Ce soir, nous avons fait une petite révision de la manière dont cela a marché au début et de la manière dont Dieu veut que cela marche aujourd'hui. Je vous assure que le Seigneur, qui est fidèle, fera en sorte que cela marche aujourd'hui, si on a le cœur ouvert et si on décide de faire ce qu'il nous a demandé. Donc il veut nous remplir de son Esprit, nous débarrasser de tout ce qui vient de notre passé. Il l'a fait déjà, mais il veut nous montrer qu'en Christ tout est nouveau.
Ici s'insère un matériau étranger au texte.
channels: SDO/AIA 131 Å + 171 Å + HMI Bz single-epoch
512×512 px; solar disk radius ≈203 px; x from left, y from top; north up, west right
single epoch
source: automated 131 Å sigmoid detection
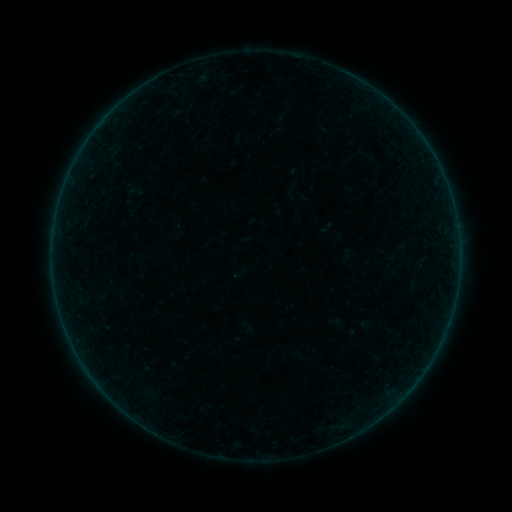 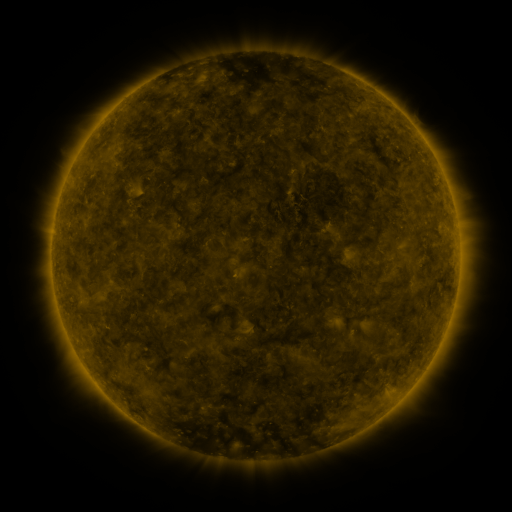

Etre complètement allégé de tous ces fardeaux charnels, personnels et religieux que nous pouvons avoir sur nous, et dire : "Seigneur, maintenant je suis devant toi pour que tu me remplisses de ton Esprit, du caractère de Jésus, de tes dons et que tu continues à me façonner pour que je grandisse en toi jusqu'à la perfection. Et puis que tu fasses le même travail dans la vie de mes frères et soeurs et qu'ensemble nous puissions travailler avec toi pour gagner des âmes et les former pour toi, pour en faire des disciples". Et nous allons tous apporter les dons que Dieu nous a donnés et faire un bon travail ensemble.

 

 

 

"Seigneur, fais ce travail au milieu de nous, je t'en prie, dans ton Corps qui est l'Eglise. Je te prie vraiment que tu restaures ces choses, que nous voyons écrites dans ta Parole. Que nous puissions vraiment, chacun, être conduit par ton Esprit, à la place exacte que tu as prévue pour nous. Donne-nous davantage de dons, Seigneur. Donne-nous la nature de Christ, le caractère de Christ dans nos vies. Donne-nous une plénitude de communion avec toi, pour entendre ta voix et marcher dans la direction que tu nous traces, Père Saint. Je te prie que tu bénisses chacun de ceux qui sont ici. Que tu nous renouvelles tous dans ton Saint-Esprit, que tu nous remplisses à nouveau de ton Saint-Esprit. Que tu renouvelles la vision spirituelle, la vision céleste que tu as pour nous, Seigneur. Que tu la précises, que tu la rendes encore plus précise. Que tu nous remplisses d'assurance, de foi et de ton Saint-Esprit pour annoncer ta Parole et pour faire tes oeuvres. Seigneur, je te le demande, fortifie-moi aussi dans l'appel que tu m'as lancé. Aide-moi, Seigneur, à le remplir toujours mieux pour toi. Fais de même pour mes frères et mes soeurs et bénis-les tous. Ote de nous tout ce qui te déplaît, Seigneur, et ouvre nos yeux sur ta Parole, sur la beauté de Jésus Christ. Ouvre nos yeux, Seigneur, et remplis nos coeurs de ta vie, de ta présence. Enlève toute timidité, enlève toute crainte, enlève toutes ces choses qui bloquent l'action de ton Saint-Esprit. Donne-nous ta sagesse d'en haut, donne-nous de toujours marcher par ton Esprit et non par la chair. Donne-nous, Seigneur, de comprendre et d'entendre ta Parole,de marcher comme ils ont marché, comme nous le voyons dans ta Parole, Seigneur, la main dans la main, un seul Esprit, un seul cœur. Merci de restaurer ces choses et de glorifier ton Nom. Que ton Nom soit glorifié ce soir encore au Nom de Jésus Christ. Amen".